◆ What you should do ◆
Write out, word for word, only the lines from the one containing "How far is standing" through the final line of the data.

[Collected data entries]
>> begin

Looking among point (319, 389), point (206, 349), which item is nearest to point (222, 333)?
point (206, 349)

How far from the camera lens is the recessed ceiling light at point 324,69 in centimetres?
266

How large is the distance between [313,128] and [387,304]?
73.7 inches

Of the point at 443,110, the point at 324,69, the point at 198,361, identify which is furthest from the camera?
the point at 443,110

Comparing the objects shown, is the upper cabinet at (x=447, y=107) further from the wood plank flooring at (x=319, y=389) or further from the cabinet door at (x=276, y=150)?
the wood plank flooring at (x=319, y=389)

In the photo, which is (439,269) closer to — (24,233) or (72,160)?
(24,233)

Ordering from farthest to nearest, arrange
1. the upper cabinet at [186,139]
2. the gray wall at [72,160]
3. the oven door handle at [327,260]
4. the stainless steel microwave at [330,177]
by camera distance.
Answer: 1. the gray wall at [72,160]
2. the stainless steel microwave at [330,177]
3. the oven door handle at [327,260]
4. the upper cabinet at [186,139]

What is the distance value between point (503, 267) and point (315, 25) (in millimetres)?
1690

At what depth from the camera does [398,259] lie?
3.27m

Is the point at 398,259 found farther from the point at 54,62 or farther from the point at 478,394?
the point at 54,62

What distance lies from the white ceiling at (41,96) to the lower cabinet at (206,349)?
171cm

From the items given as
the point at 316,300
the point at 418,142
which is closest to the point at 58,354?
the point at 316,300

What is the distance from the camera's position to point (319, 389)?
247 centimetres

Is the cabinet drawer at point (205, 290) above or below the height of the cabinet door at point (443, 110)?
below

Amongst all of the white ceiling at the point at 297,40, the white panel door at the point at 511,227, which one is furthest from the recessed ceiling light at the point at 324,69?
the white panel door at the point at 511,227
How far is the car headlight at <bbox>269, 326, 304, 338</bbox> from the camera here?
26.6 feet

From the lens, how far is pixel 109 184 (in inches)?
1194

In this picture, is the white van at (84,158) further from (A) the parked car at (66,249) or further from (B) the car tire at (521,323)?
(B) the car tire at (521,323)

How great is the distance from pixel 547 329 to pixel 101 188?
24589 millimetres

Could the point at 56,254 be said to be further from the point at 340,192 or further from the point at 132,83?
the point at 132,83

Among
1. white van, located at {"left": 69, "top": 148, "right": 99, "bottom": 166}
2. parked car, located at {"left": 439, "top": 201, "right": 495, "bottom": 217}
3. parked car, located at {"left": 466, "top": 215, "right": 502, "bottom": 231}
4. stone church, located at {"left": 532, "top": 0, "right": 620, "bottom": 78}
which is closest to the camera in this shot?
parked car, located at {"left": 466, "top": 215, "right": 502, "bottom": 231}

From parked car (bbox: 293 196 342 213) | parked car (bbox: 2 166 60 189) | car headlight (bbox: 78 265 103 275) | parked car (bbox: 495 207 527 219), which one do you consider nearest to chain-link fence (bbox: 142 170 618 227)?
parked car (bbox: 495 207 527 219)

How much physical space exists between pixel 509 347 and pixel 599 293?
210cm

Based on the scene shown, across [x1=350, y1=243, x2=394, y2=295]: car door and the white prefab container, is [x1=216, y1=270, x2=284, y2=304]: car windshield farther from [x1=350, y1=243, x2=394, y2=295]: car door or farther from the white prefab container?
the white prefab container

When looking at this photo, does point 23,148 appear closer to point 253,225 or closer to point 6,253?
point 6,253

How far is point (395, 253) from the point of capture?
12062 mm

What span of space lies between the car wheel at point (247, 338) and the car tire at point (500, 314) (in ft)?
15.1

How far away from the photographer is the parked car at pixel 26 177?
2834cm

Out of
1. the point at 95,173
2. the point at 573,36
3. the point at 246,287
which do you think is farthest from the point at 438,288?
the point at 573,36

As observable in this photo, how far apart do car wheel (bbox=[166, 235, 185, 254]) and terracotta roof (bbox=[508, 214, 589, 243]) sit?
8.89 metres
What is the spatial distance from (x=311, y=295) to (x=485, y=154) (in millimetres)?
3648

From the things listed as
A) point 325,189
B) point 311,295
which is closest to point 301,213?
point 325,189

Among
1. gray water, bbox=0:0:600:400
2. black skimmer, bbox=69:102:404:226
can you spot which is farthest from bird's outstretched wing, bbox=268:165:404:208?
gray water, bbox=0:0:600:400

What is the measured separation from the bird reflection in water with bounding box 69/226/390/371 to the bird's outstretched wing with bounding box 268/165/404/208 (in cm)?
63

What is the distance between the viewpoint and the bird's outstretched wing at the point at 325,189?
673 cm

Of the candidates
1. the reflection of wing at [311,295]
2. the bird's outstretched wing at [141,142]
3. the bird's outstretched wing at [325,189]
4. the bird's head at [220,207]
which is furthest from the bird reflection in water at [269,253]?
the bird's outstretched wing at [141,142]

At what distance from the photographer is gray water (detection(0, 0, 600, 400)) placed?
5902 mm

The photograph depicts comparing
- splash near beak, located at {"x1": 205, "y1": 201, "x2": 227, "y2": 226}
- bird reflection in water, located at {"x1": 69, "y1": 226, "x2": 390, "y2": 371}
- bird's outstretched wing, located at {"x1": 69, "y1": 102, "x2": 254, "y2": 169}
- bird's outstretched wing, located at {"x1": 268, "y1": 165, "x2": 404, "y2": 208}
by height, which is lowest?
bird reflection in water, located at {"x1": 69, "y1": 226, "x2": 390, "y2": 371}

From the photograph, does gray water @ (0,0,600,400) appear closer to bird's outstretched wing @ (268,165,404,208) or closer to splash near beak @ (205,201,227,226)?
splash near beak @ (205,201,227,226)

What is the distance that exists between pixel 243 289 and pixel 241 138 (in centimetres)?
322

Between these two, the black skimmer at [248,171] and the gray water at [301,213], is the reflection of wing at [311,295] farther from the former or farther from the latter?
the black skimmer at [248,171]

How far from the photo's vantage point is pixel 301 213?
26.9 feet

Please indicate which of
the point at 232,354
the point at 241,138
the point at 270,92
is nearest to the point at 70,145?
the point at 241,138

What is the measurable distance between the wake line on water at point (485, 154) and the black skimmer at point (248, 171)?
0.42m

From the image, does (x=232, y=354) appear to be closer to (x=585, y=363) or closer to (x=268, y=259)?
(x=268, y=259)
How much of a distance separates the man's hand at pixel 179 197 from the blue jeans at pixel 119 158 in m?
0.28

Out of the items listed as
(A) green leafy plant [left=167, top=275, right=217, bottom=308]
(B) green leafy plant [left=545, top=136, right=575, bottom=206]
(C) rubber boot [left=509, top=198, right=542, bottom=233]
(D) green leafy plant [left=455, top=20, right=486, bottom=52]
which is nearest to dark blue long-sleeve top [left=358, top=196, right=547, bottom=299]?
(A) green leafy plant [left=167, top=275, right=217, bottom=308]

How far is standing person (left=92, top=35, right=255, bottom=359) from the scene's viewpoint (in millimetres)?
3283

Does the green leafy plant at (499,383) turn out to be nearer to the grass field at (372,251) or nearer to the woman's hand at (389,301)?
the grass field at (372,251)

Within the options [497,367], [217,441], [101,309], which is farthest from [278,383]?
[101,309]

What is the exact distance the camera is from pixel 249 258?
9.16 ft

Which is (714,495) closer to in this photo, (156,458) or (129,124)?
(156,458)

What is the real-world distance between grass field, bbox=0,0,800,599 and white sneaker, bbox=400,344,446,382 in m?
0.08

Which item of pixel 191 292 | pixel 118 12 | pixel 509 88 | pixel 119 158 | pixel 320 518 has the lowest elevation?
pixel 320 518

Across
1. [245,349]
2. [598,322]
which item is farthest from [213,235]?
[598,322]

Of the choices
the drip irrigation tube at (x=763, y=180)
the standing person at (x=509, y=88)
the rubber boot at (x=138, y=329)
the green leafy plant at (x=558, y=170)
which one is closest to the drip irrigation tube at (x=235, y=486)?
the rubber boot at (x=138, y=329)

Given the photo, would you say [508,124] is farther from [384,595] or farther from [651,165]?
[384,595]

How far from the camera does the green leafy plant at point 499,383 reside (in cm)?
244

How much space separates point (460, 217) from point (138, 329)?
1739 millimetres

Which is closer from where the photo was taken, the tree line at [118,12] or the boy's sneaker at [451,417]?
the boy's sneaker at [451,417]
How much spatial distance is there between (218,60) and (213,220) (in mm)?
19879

>> end

◆ Solved exercise ◆
How far is standing person (left=92, top=35, right=255, bottom=359) from the scene's viewpoint (in millimetres)?
3283

Does the green leafy plant at (499,383) turn out to be nearer to the grass field at (372,251) or nearer to the woman's hand at (389,301)?
the grass field at (372,251)

Within the options [497,367], [217,441], [101,309], which is farthest from [278,383]?
[101,309]

What is the exact distance the camera is from pixel 249 258?
9.16 ft

Which is (714,495) closer to in this photo, (156,458) or (129,124)?
(156,458)

What is the real-world distance between grass field, bbox=0,0,800,599 and white sneaker, bbox=400,344,446,382 in m?
0.08

Which item of pixel 191 292 | pixel 118 12 | pixel 509 88 | pixel 119 158 | pixel 320 518 has the lowest elevation?
pixel 320 518

Across
1. [245,349]
2. [598,322]
which item is farthest from [213,235]?
[598,322]

Of the choices
the drip irrigation tube at (x=763, y=180)
the standing person at (x=509, y=88)
the rubber boot at (x=138, y=329)
the green leafy plant at (x=558, y=170)
which one is closest to the drip irrigation tube at (x=235, y=486)?
the rubber boot at (x=138, y=329)

Given the photo, would you say [508,124] is farther from [384,595] or farther from [651,165]?
[384,595]

How far from the camera does the green leafy plant at point 499,383 reside (in cm)?
244

How much space separates point (460, 217) from point (138, 329)?
1739 millimetres

Which is closer from where the photo was taken, the tree line at [118,12] or the boy's sneaker at [451,417]?
the boy's sneaker at [451,417]
How much spatial distance is there between (218,60) and (213,220) (in mm)?
19879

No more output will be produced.